> **WORK TO COMPLETE**
In the forum thread on booking AA award tickets with Amex points, retype the stretch from "## travelguy (Dec" through "this only once." word for word.

> **TEXT PASSAGE**
-- Start --
Who did this for you, Mexicana?
When did you contact Amex, after the Mexicana/AA itinerary was in place?


----------



## travelguy (Dec 4, 2007)

thinze3 said:


> Who did this for you, Mexicana?
> When did you contact Amex, after the Mexicana/AA itinerary was in place?




*Amex MR Points to Mexicana to AA FF Tickets Procedure*

1.	Enter the Mexicana FF info in the Amex MR site and “link” to your Amex MR account.  You need to do this only once.
2.	Check American Airlines web site and determine which FF itinerary to use.  Confirm with AA FF operator.  Print flight information.
3.	Call Mexicana FF Dept: 800-531-7901.  Explain that you want to book a AA FF with Mexicana FF miles and that you will transfer Amex MR to your Mexicana FF account once the AA FF tickets are on hold.  Note that each Mexicana FF account used for a ticket will be a separate reservation.
4.	Give the Mexicana FF Dept the trip info including connecting cities and flight numbers.  THEY SAY THAT THEY CANNOT BOOK THE FLIGHTS WITHOUT THE CONNECTING AND FLIGHT # INFO!
-- End --
> **Stored data entries**
-- Start --
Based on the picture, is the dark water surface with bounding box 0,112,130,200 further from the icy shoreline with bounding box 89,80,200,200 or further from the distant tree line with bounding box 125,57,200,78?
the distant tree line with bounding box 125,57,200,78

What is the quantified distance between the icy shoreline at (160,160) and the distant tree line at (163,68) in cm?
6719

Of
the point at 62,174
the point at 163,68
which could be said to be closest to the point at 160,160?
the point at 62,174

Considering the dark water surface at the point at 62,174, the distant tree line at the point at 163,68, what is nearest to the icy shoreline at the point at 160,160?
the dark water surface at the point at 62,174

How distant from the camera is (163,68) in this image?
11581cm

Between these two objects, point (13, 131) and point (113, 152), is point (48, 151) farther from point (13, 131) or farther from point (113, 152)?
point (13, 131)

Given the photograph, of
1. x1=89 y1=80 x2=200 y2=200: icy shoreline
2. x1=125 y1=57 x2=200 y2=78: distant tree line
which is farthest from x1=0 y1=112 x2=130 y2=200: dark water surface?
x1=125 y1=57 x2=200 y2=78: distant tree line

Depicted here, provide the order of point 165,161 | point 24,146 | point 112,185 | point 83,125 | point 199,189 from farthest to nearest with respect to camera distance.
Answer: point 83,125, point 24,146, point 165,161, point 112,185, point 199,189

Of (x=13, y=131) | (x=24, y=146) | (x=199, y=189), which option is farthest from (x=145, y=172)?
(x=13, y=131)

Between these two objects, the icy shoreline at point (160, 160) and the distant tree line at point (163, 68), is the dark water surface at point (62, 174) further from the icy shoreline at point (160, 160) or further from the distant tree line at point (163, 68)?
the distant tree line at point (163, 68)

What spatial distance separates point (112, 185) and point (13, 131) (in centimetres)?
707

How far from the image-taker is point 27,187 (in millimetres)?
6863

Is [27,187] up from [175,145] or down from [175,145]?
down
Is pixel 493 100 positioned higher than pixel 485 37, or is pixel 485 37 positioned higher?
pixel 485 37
-- End --
> **SOLVED EXERCISE**
## travelguy (Dec 4, 2007)

thinze3 said:


> Who did this for you, Mexicana?
> When did you contact Amex, after the Mexicana/AA itinerary was in place?




*Amex MR Points to Mexicana to AA FF Tickets Procedure*

1.	Enter the Mexicana FF info in the Amex MR site and “link” to your Amex MR account.  You need to do this only once.